Pictures excluded, copy all of the data below exactly.

*** Begin section ***

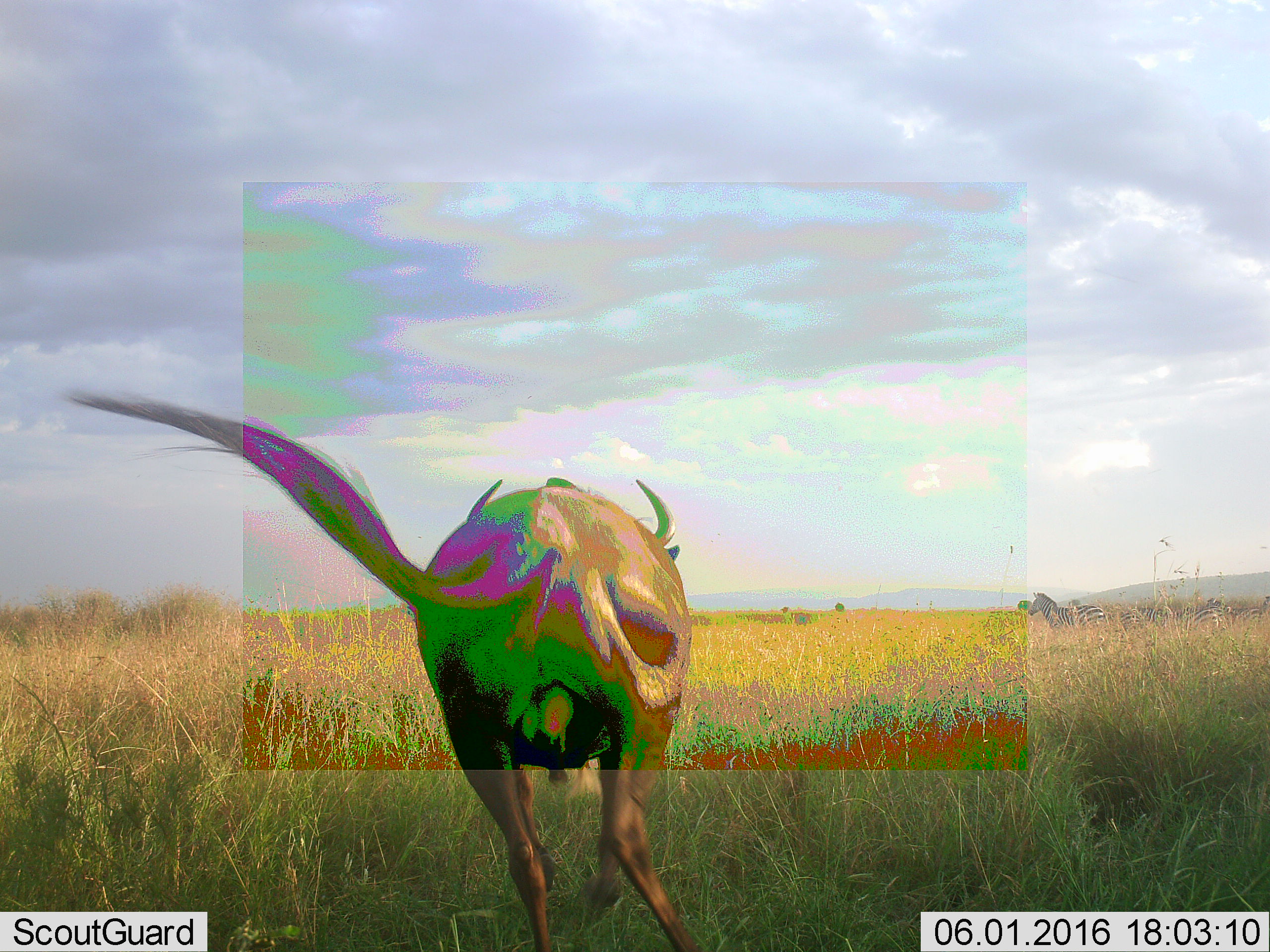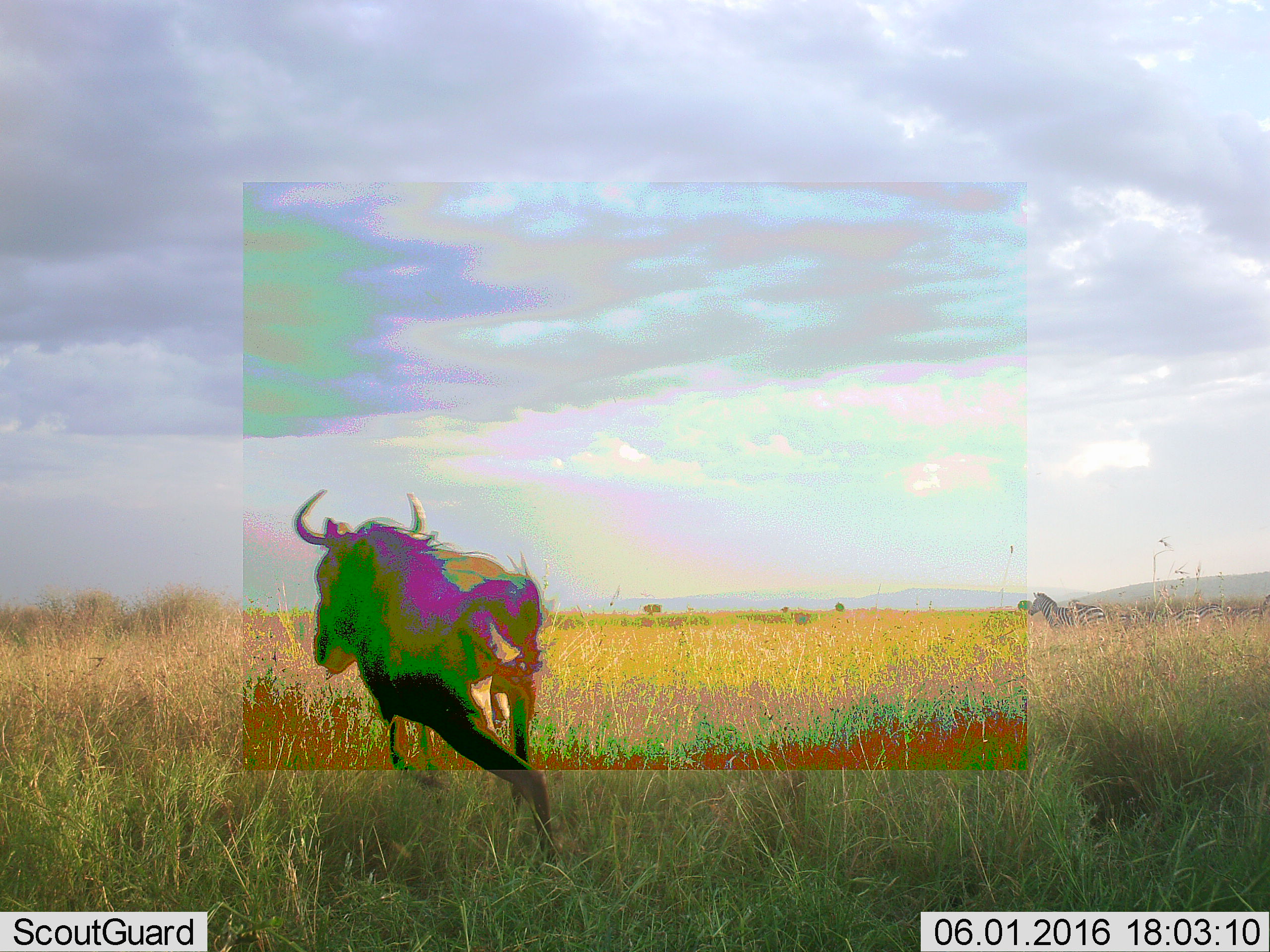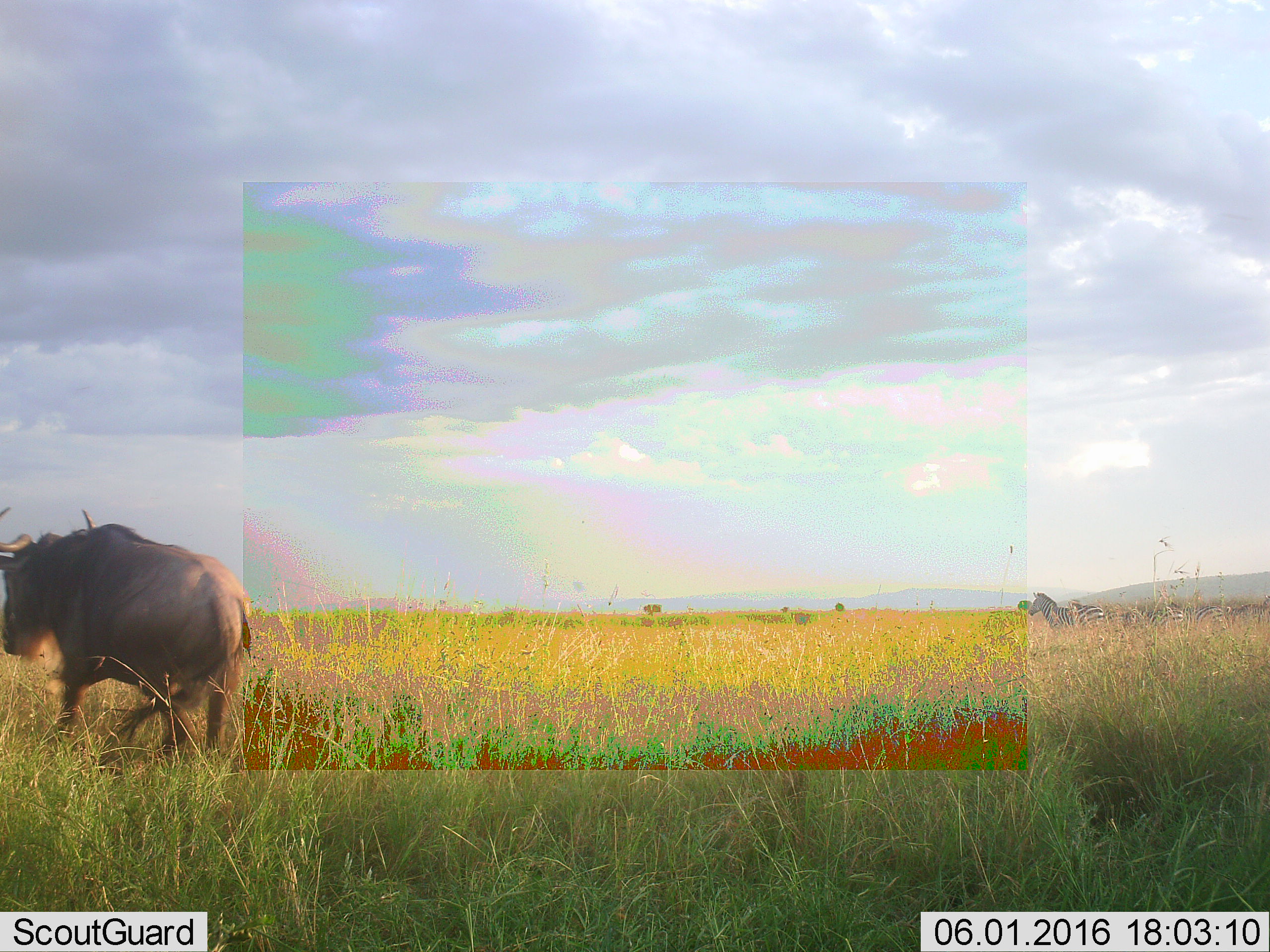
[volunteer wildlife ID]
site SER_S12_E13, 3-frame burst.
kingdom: Animalia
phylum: Chordata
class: Mammalia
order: Artiodactyla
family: Bovidae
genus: Connochaetes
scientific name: Connochaetes taurinus taurinus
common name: blue wildebeest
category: wildebeestblue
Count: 1.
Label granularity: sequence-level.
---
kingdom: Animalia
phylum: Chordata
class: Mammalia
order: Perissodactyla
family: Equidae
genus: Equus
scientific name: Equus quagga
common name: plains zebra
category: zebraplains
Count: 6.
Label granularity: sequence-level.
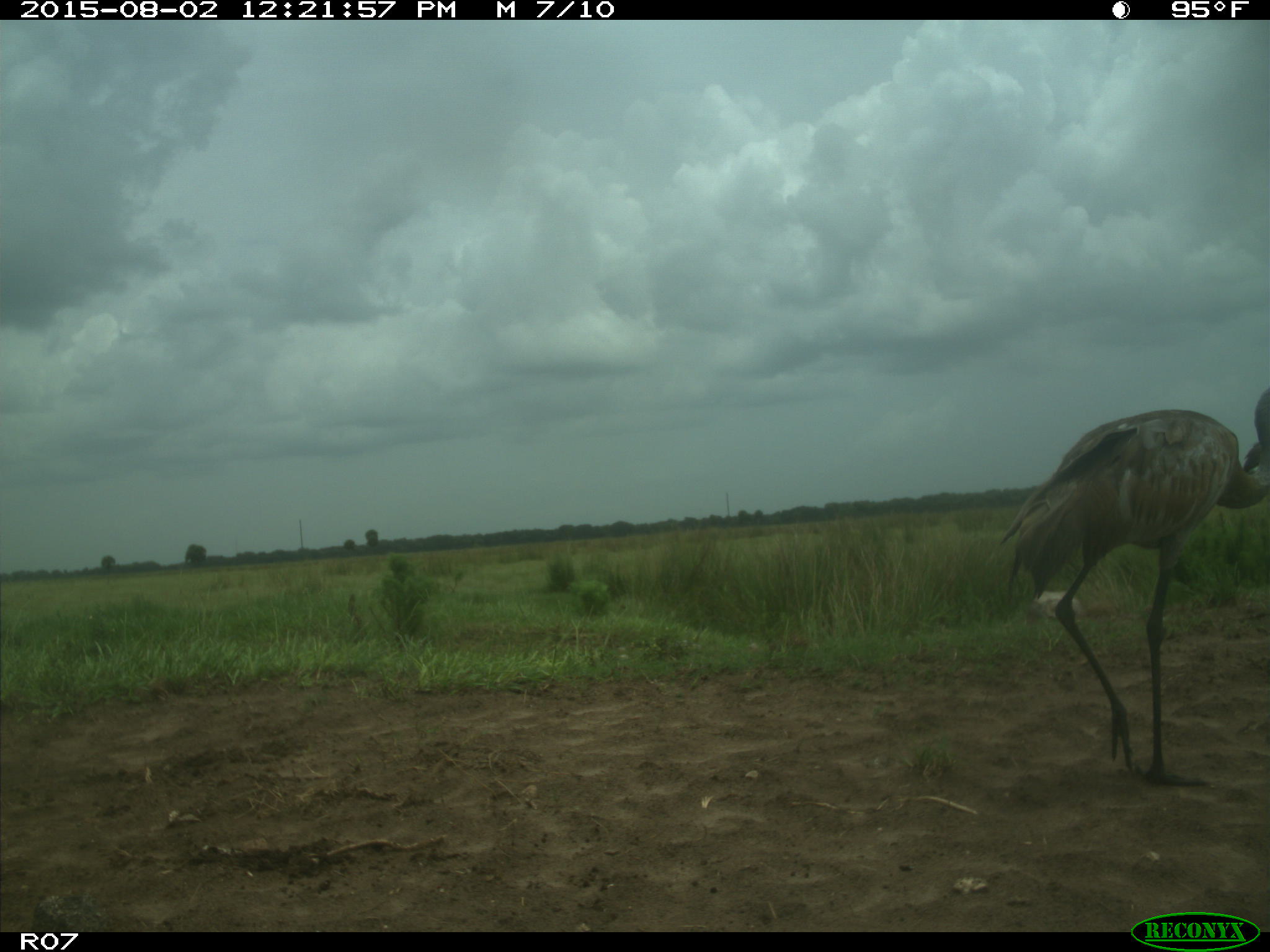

*** End section ***

[EXERCISE ANSWER]
[volunteer wildlife ID]
site SER_S12_E13, 3-frame burst.
kingdom: Animalia
phylum: Chordata
class: Mammalia
order: Artiodactyla
family: Bovidae
genus: Connochaetes
scientific name: Connochaetes taurinus taurinus
common name: blue wildebeest
category: wildebeestblue
Count: 1.
Label granularity: sequence-level.
---
kingdom: Animalia
phylum: Chordata
class: Mammalia
order: Perissodactyla
family: Equidae
genus: Equus
scientific name: Equus quagga
common name: plains zebra
category: zebraplains
Count: 6.
Label granularity: sequence-level.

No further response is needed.